25
02/11
Messy ECB selection process might just work
The great fear among the cerebral officials at the European Central Bank was always that the race to succeed Jean-Claude Trichet would descend into a chaotic, unseemly scramble in which the nationality of candidates and stereotypes counted more than economic or policymaking skills.
The wish in Frankfurt was simply to have the most competent candidate as the next ECB president. The risk was of a loss of credibility – a vital resource for central banks as they seek to combat inflation.
This week’s confusion as Axel Weber, Germany’s Bundesbank president, withdrew from the competition to take over from Mr Trichet at the end of October, has shown the selection process will certainly be messy, confusing and dictated by national politics. But it does not yet mean the end result will be bad.

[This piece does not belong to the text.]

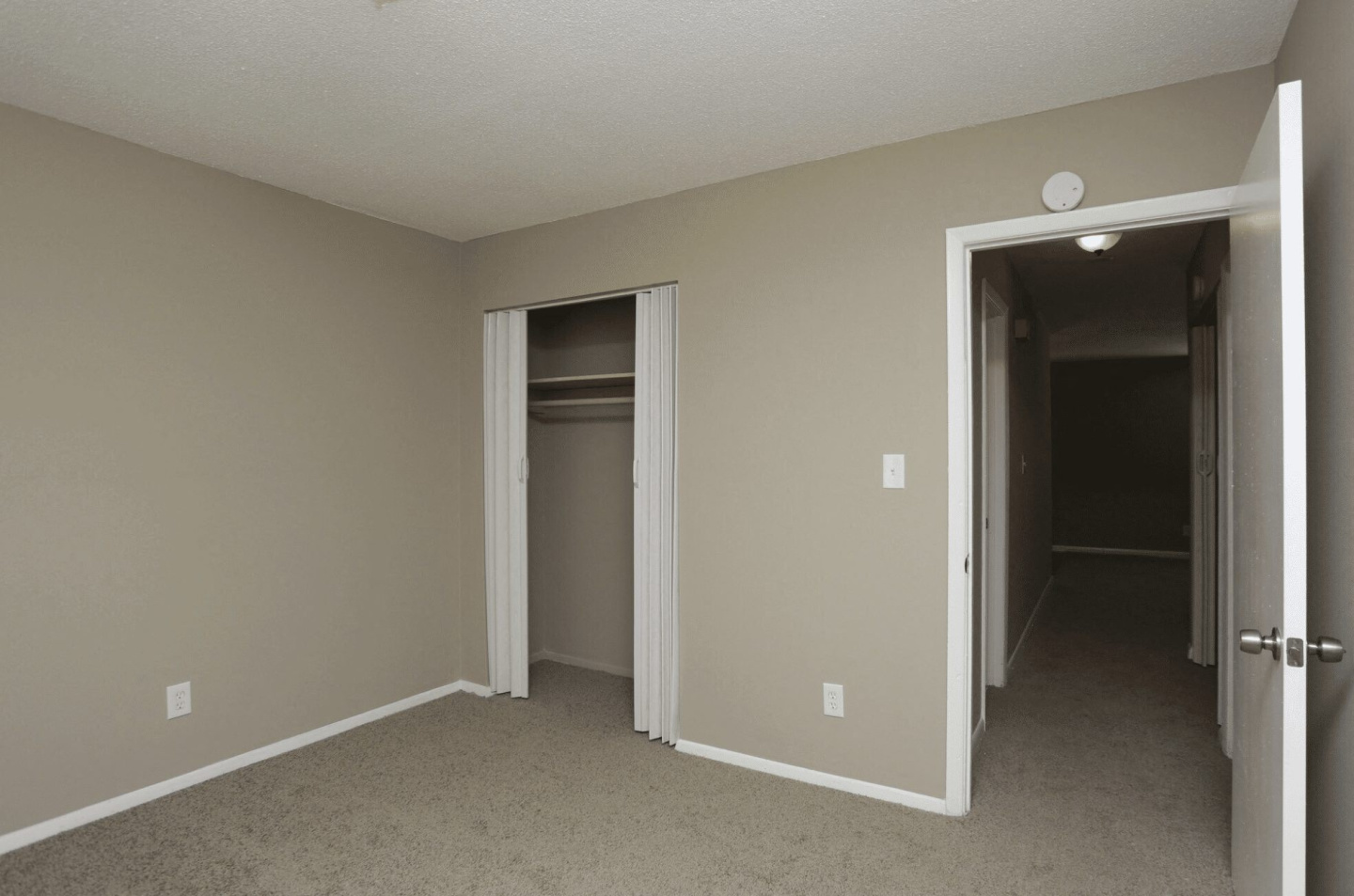 Mauldin Heights Image 18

As demonstrated this week, Mr Weber was not strong when it came to the self-discipline usually deemed essential for a central banker. He can act impulsively and is a poor communicator; he has still not declared formally that he will not run for the ECB, or how long he will stay at the Bundesbank, or whether he might take a job at Deutsche Bank.
Last year, the Bundesbank president confided to an interviewer that he admired Paul Volcker, the former US Federal Reserve chairman, who was “not a diplomat”. But Frankfurt is not Washington. The ECB has 1,500 employees from 27 countries who speak 23 languages. It works through consensus-based decision-making by its 23-strong governing council. It allows internal dissent, but expects loyalty once a decision is reached.
Mr Weber clearly undermined that principle when last year he publicly criticised the the ECB’s government bond purchase programme. His candidacy alarmed at least some other council members.
For those reasons, Mr Weber’s elimination could be seen as showing that the selection process, for all its clumsiness, was working. The danger in the weeks ahead is that other candidates are eliminated for the wrong reasons.
One victim might be Mario Draghi, Italy’s central bank governor, a “hawkish” monetary policymaker with plenty of international banking experience as chairman of the Financial Stability Board, the global forum for regulators and central bankers.
Mr Draghi has run into opposition in Germany not, apparently, because of any character defect or wrong decisions.
He is out of favour because he once worked for Goldman Sachs and because there is a view that voters would not accept an ECB president from a southern European country – the debt crises in the past year have hit countries such as Greece, Portugal and Spain.
The risk then would be of a compromise candidate emerging as frontrunner to take over from Mr Trichet simply because he had not offended anybody.
Whatever his skills, Erkki Liikanen, Finland’s central bank governor would fall into this category.
Berlin may push for another German, arguing that Germany is under-represented at the top of international economic organisations. The candidacy of Klaus Regling, German head of the European Financial Stability Facility – the eurozone’s new rescue fund – could gain momentum.
But at least part of the objections outside Germany to Mr Weber’s candidacy – for instance in Paris – reflected concerns about Germans’ traditionally cautious approach to central banking, focused heavily on inflation fighting. For all his European experience, Mr Regling may be saddled with the same image.
To win the ECB presidency a candidate will need to secure political support across the 17 countries of the eurozone, with the final decision being taken by government leaders.
That implies plenty more horse-trading between national capitals before a winner emerges with majority backing.
Still, that could play to the next ECB president’s long-term advantage. Especially during the past year of the eurozone debt crisis, much of Mr Trichet’s time has been spent building consensus – inside the ECB as well as outside – behind emergency steps to stabilise Europe’s monetary union. A candidate who did not have backing across the region would find that harder.